§ Teks sumber
○ ○ ○ ○ ○ ○ ○

Chaerul Saleh (Ketua Majelis Permusyawaratan Rakyat Sementara ke-1) | Tokoh Inspiratif

Chaerul Saleh (Ketua Majelis Permusyawaratan Rakyat Sementara ke-1)

Chaerul Saleh
Informasi pribadi :
  • Lahir : 13 September 1916
  • Meninggal : 8 Februari 1967 (umur 50)
  • Suami/istri : Yohana Siti Menara Saidah
  • Relasi : Achmad Saleh (ayah), Zubaidah binti Ahmad Marzuki (ibu), Lanjumin Dt. Tumangguang (mertua)
  • Pekerjaan : Politisi
  • Agama : Islam
Chaerul Saleh gelar Datuk Paduko Rajo (lahir di Sawahlunto, Sumatera Barat, 13 September 1916 – meninggal di Jakarta, 8 Februari 1967 pada umur 50 tahun) adalah seorang pejuang dan tokoh politik Indonesia yang pernah menjabat sebagai wakil perdana menteri, menteri, dan ketua MPRS antara tahun 1957 sampai 1966. Ia juga menelurkan ide negara kepulauan dengan batas teritorial 12 mil laut yang di­sahkan pada 13 Desember 1957. Atas jasa-jasanya Chaerul dianugerahi pangkat Jenderal TNI Kehormatan.

Latar belakang

Chaerul Saleh seorang putra Minangkabau yang lahir dari pasangan Achmad Saleh dan Zubaidah binti Ahmad Marzuki. Ayahnya adalah seorang dokter yang sempat menjadi calon anggota Volksraad. Pada usia dua tahun, orang tuanya bercerai dan ia dibawa pulang oleh ibunya ke Lubuk Jantan, Lintau, Tanah Datar. Di usia empat tahun, ayahnya membawa Chaerul ke Medan dan menyekolahkannya disana. Setelah ayahnya berpindah tugas, ia bersekolah di Europeesche Lagere School, Bukittinggi. Lulus dari ELS ia pindah ke Hogereburgerschool (HBS) di Medan.

Ketika sekolah di Medan ia sering pulang ke Bukittinggi. Dan disinilah ia bertemu dengan Yohana Siti Menara Saidah, putri Lanjumin Dt. Tumangguang yang kelak menjadi istrinya. Karena dialah Chaerul pindah sekolah ke Batavia. Di Batavia dia bersekolah di Koning Willemdrie atau HBS 5 tahun di Jalan Salemba. Kemudian dia melanjutkan pendidikannya di Fakultas Hukum, Jakarta (1937-1942).


Perjuangan

Pada masa Hindia-Belanda, Chaerul menjabat sebagai Ketua Persatuan Pemuda Pelajar Indonesia (1940-1942). Setelah Jepang masuk Indonesia, dia menjadi anggota panitia Seinendan dan anggota Angkatan Muda Indonesia. Kemudian ia berbalik arah menjadi anti-Jepang dan ikut membentuk Barisan Banteng serta menjadi anggota Putera pimpinan Soekarno, Hatta, Ki Hajar Dewantoro dan Kyai Haji Mas Mansyur.

○ ○ ○ ○ ○ ○ ○

§ Blok data
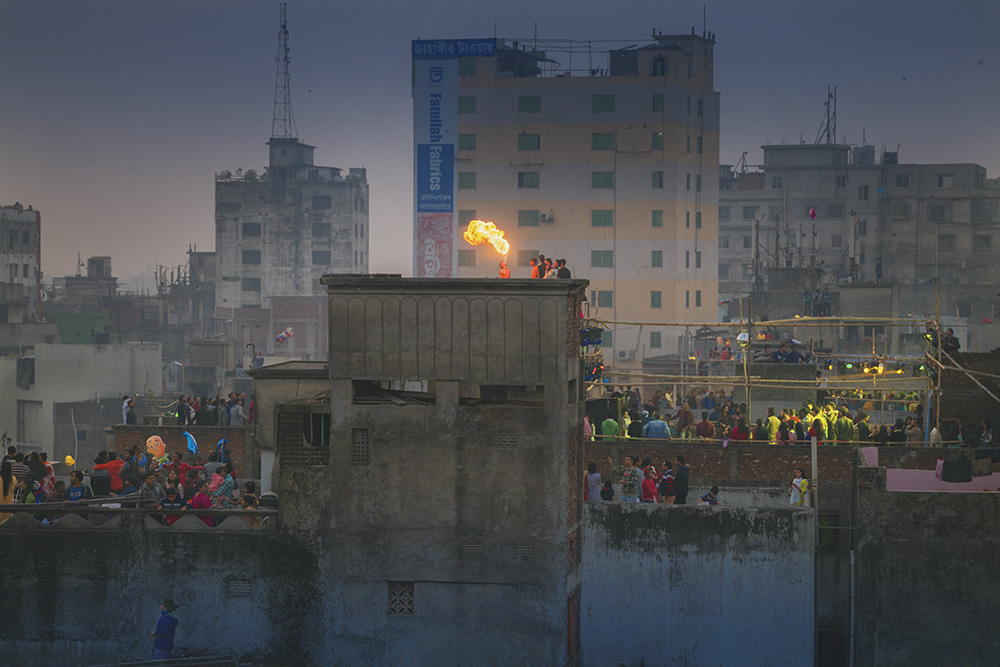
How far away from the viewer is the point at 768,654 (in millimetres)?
23953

○ ○ ○ ○ ○ ○ ○

§ Soal
Berikan bagian teks tentang Chaerul Saleh yang dimulai dengan "Ketika sekolah di" dan berlanjut hingga "Hukum, Jakarta (1937-1942).", tanpa mengubah satu kata pun.

§ Jawaban yang diharapkan
Ketika sekolah di Medan ia sering pulang ke Bukittinggi. Dan disinilah ia bertemu dengan Yohana Siti Menara Saidah, putri Lanjumin Dt. Tumangguang yang kelak menjadi istrinya. Karena dialah Chaerul pindah sekolah ke Batavia. Di Batavia dia bersekolah di Koning Willemdrie atau HBS 5 tahun di Jalan Salemba. Kemudian dia melanjutkan pendidikannya di Fakultas Hukum, Jakarta (1937-1942).